When Aid Shrinks, Execution Must Rise —George Asamani, PMI Boss
The announcement of deep cuts in US development assistance has cast a long shadow over Africa’s infrastructure ambitions.
The African Development Fund, the continent’s principal vehicle for concessional financing, now faces a possible 37% drop in donor contributions, with Washington potentially withdrawing entirely, according to the Centre of Global Development.
In March this year, the US withdrew from the Just Energy Transition Partnership, to which it had initially pledged more than $1.5-billion of grant and commercial funding.
Even if these cuts prove to be temporary, the damage may not be. Recovering lost momentum could mean sacrificing years of economic growth, delaying critical infrastructure projects, and widening the development gap.
And if the decline signals a more permanent shift, then the implications are even more profound.
Rather than wait for fortunes to swing again in their favour, African governments must take proactive steps to secure their development trajectories.
As development partner contributions shrink, governments across the continent will need to take on a greater share of project financing through their own national budgets. That reality is sobering, but it also presents a compelling opportunity to reimagine public investment through the lens of discipline, delivery, and results.
In recent years, many African economies have faced a challenging paradox: rising investment in infrastructure has not always translated into timely project delivery.
Historically, PMI data has reported that roughly 10% of project investment is wasted due to poor project performance.
Let’s take the global construction market, which is projected to reach approximately $17.05 trillion this year, and poor project performance, like going over time or over budget, could cost it more than $1 trillion.
In Africa, where public debt levels are already placing pressure on national budgets and fiscal space is increasingly limited, improving efficiency in infrastructure delivery is no longer optional; it is essential. If the funding tap is tightening, the only viable response is better stewardship of the remaining resources. That means placing execution, how projects are delivered, at the centre of fiscal policy
Professionalising project management in the public sector is the single most powerful lever African governments can pull to stretch limited budgets. That said, professionalising project delivery is not without its challenges.
Many governments still contend with institutional constraints, limited technical capacity, and high turnover in public sector roles. These realities underscore the need for long-term investment in skills development.
Even a modest 10% improvement in project delivery efficiency could translate into billions in savings, resources that could be redirected toward critical sectors such as education, healthcare, and public safety.
In essence, stronger project management leads directly to better development outcomes, without placing additional tax burdens on citizens or increasing national debt.
There is also a long-term political dividend. When governments consistently implement visible, high-impact infrastructure projects, they build public trust, foster investor confidence, and stimulate employment.

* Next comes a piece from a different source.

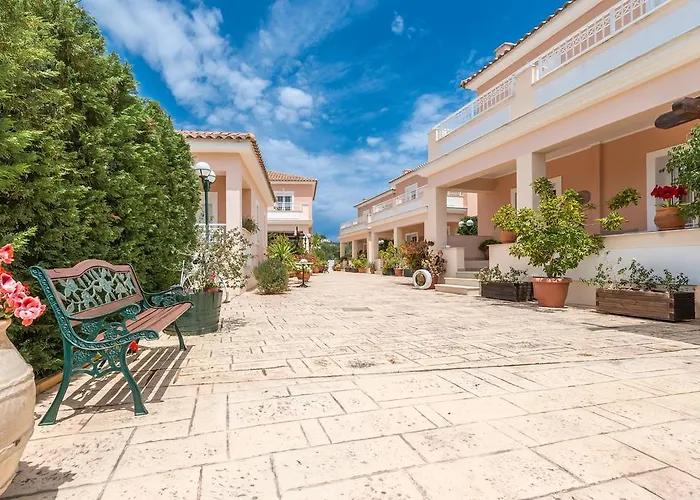 Lorenzo With Private Pool, 200m From The Beach, By Zantewize *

In the context of a rapidly growing youth population and pressing job creation needs, infrastructure delivery should be positioned not merely as capex but as an instrument for inclusive growth and economic resilience.

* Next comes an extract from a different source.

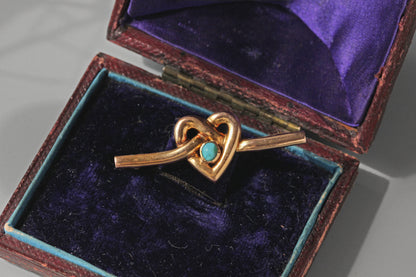 9ct gold heart shaped brooch in antique jewellery box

In today’s constrained environment, Africa can no longer afford inefficiency. Every missed milestone, budget overrun, or failed audit is not just a governance issue—it’s a tax on future generations. That is why national treasuries must begin to view project management capability as a strategic economic asset. Government ministries should collaborate to embed delivery units staffed by qualified project professionals.

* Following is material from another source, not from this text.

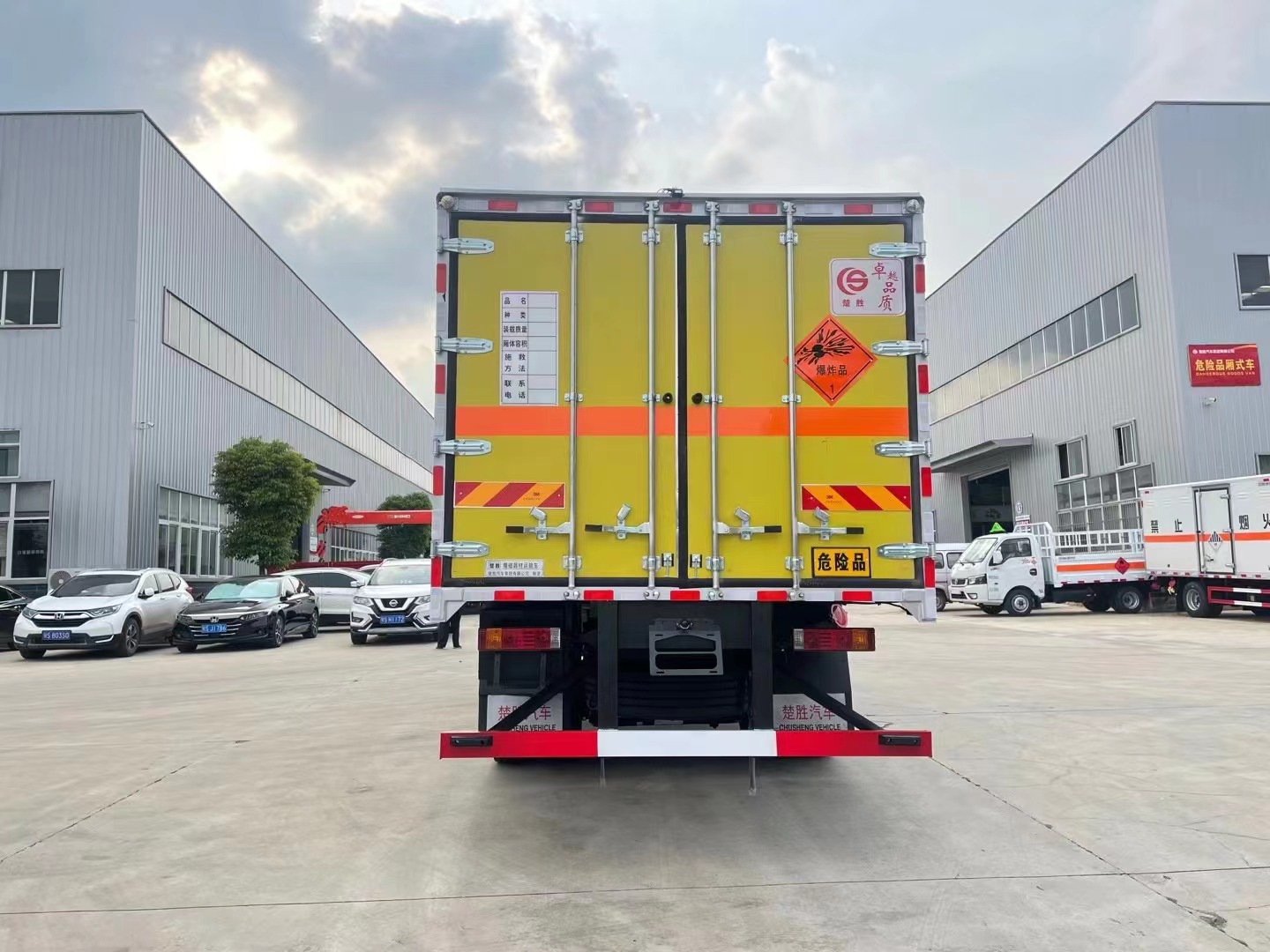 陕汽德龙6.8米烟花炮竹运输车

Of course, embedding this level of project management rigour will not happen overnight. Strengthening delivery capability across ministries is a medium-term reform, but one that must begin now if future infrastructure investments are to deliver their intended outcomes.
Multilateral lenders such as the ADF should also consider making project management discipline a condition for financing to help ensure that funds are effectively used and that projects deliver their intended impact.
Africa’s infrastructure agenda is too important to fail. But success will not be driven by donor generosity alone. It will depend on national leadership that prioritises competence and refuses to compromise on execution.